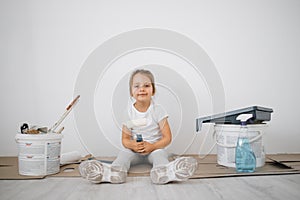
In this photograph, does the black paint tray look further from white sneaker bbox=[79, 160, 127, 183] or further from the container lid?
the container lid

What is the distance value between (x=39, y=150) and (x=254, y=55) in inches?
49.6

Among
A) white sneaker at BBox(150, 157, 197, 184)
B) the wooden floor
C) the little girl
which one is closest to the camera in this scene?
the wooden floor

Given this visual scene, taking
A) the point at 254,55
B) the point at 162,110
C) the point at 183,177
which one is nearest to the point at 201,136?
the point at 162,110

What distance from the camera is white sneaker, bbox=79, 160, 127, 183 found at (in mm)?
945

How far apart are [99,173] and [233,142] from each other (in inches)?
21.9

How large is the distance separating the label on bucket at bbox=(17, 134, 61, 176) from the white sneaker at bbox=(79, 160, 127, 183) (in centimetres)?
19

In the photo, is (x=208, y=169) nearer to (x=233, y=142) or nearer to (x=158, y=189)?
(x=233, y=142)

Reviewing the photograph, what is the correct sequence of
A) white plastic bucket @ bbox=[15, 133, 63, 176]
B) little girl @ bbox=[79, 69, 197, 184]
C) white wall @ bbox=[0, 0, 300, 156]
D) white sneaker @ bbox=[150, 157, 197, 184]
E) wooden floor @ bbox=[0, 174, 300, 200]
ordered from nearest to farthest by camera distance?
1. wooden floor @ bbox=[0, 174, 300, 200]
2. white sneaker @ bbox=[150, 157, 197, 184]
3. white plastic bucket @ bbox=[15, 133, 63, 176]
4. little girl @ bbox=[79, 69, 197, 184]
5. white wall @ bbox=[0, 0, 300, 156]

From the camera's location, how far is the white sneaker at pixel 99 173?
37.2 inches

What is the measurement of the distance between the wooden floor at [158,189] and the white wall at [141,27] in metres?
0.58

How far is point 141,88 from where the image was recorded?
4.25 ft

### DIRECTION:
Write out every line of the data above verbatim, leaving out the pictures.

### OUTPUT FOR THIS EXERCISE:
In this photograph, does the black paint tray look further from white sneaker bbox=[79, 160, 127, 183] or further from the container lid?
the container lid

What is the distance value between (x=39, y=150) and (x=254, y=55) in inches?
49.6

Among
A) white sneaker at BBox(150, 157, 197, 184)
B) the wooden floor
C) the little girl
which one is closest to the camera in this scene?
the wooden floor

Given this visual scene, taking
A) the point at 254,55
B) the point at 162,110
C) the point at 183,177
which one is nearest to the point at 201,136?
the point at 162,110

What distance from the camera is white sneaker, bbox=79, 160, 127, 183 found at (in mm)?
945

How far apart are [99,173] and [233,142] from each other (in inches)?
21.9

How large is the distance separating the label on bucket at bbox=(17, 134, 61, 176) from the white sneaker at bbox=(79, 160, 127, 183) (in centimetres)?
19

In the photo, is (x=208, y=169) nearer to (x=233, y=142) or nearer to (x=158, y=189)?
(x=233, y=142)

Reviewing the photograph, what is the correct sequence of
A) white plastic bucket @ bbox=[15, 133, 63, 176]
B) little girl @ bbox=[79, 69, 197, 184]
C) white wall @ bbox=[0, 0, 300, 156]
D) white sneaker @ bbox=[150, 157, 197, 184]
E) wooden floor @ bbox=[0, 174, 300, 200]
ordered from nearest to farthest by camera distance?
1. wooden floor @ bbox=[0, 174, 300, 200]
2. white sneaker @ bbox=[150, 157, 197, 184]
3. white plastic bucket @ bbox=[15, 133, 63, 176]
4. little girl @ bbox=[79, 69, 197, 184]
5. white wall @ bbox=[0, 0, 300, 156]

From the camera's location, how far is the white sneaker at pixel 99 173?
37.2 inches

What is the measurement of the distance between the wooden floor at [158,189] and the white wall at [141,27] in metres?
0.58

How far is point 141,88 from where the image was recorded?
4.25 ft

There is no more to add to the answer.